**以下の課題**
(a) 『英単語イメージハンドブック』を紹介する文章のうち、「英単語を学習していると」で始まる段落を、主な内容を残して短くまとめてください。
(b) 『英単語イメージハンドブック』を紹介する文章によると、英単語にはどのようなものが多くありますか。
(c) 『英単語イメージハンドブック』を紹介する文章を、最後の文の後から書き継いでください。

**提供文章**
『英単語イメージハンドブック』ってどんな参考書?

英単語イメージハンドブック
大西泰斗, ポール・マクベイ
青灯社

英単語を学習していると、似ているけれど少しニュアンスが違っている動詞や意味を覚えにくい前置詞に巡り合うことって、ありませんか?
そうしたややこしい表現をイメージで覚えられるコツを教えてくれる参考書が、『英単語イメージハンドブック』です。

「単語をイメージで覚える」とはどういうことなのか、そして、『英単語イメージハンドブック』とはどんな内容の本なのか、その参考書の中身について詳しく紹介します。

単語の意味の細かい違いをイメージで覚える!

英単語には、意味が似ていてもニュアンスが微妙に異なるものが多くあります。

**データ抜粋**
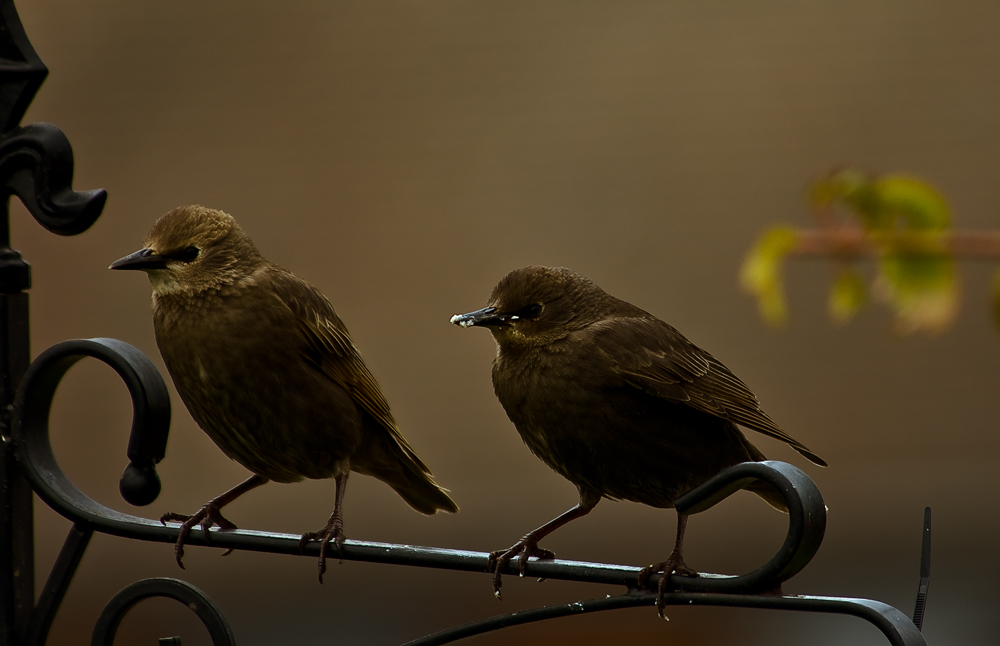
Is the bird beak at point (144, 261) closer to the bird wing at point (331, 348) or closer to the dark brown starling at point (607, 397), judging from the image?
the bird wing at point (331, 348)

**課題の解答**
(a) 『英単語イメージハンドブック』は、似ていてもニュアンスが少し違う動詞や、意味を覚えにくい前置詞など、ややこしい表現をイメージで覚えるコツを教えてくれる参考書です。

(b) 意味が似ていてもニュアンスが微妙に異なるものが多くあります。

(c)
例えば、「持っている」という意味の動詞を英語にすると、多くの人が“have”を真っ先に思い浮かべると思いますが、細かく分類すると“own”や“possess”も「持っている(所有する)」に含まれます。
しかし、それらはそれぞれ違ったイメージを持っており、正しく使い分けることで細かいニュアンスの違いを相手に伝えることができます。

英単語意味イメージ
have持っている など近接
own所有する名前が書いてある
possess所有するしっかり身に付ける、掴んで離さない

引用・参考:大西泰斗/ポール・マクベイ『英単語イメージブック』(2008)青灯社 pp.67-69

他にも、“see”、“look”、“watch”の違いや“listen”と“hear”の違いなど、似ているけれど意味が少しずつ異なる単語があります。

それらの違いをイメージで覚えることができるようになると、正しい英語表現が身に付き、英作文や英会話のスキル向上にも繋がります。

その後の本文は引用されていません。